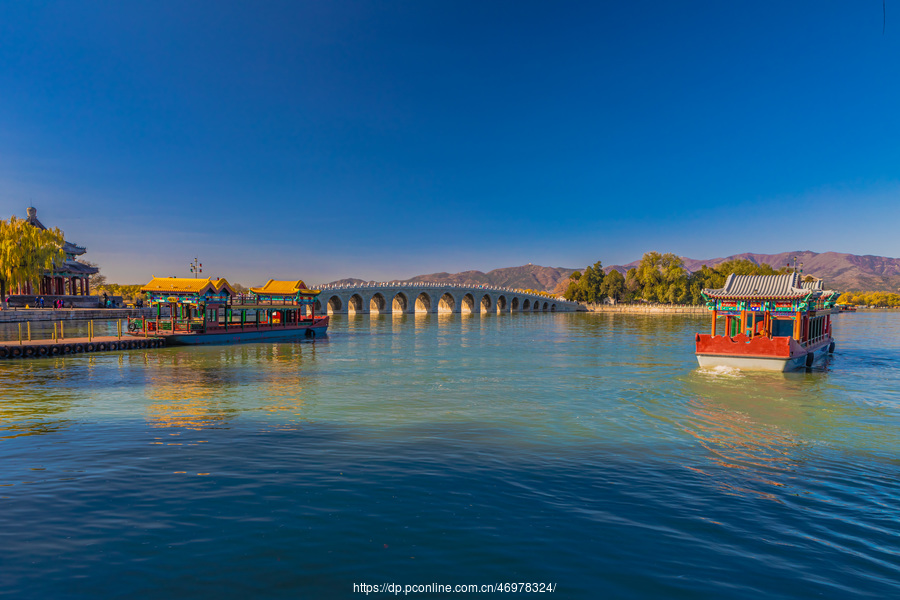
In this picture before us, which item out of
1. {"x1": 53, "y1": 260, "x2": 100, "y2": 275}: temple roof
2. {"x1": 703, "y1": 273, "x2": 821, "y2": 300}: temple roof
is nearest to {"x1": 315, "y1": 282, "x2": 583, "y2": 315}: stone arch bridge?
{"x1": 53, "y1": 260, "x2": 100, "y2": 275}: temple roof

········

Please render every line of the records above as a Markdown table with the columns Number and Line Text, skipping blank lines and leaving out the pictures.

| Number | Line Text |
|---|---|
| 1 | In this picture before us, which item out of |
| 2 | 1. {"x1": 53, "y1": 260, "x2": 100, "y2": 275}: temple roof |
| 3 | 2. {"x1": 703, "y1": 273, "x2": 821, "y2": 300}: temple roof |
| 4 | is nearest to {"x1": 315, "y1": 282, "x2": 583, "y2": 315}: stone arch bridge? |
| 5 | {"x1": 53, "y1": 260, "x2": 100, "y2": 275}: temple roof |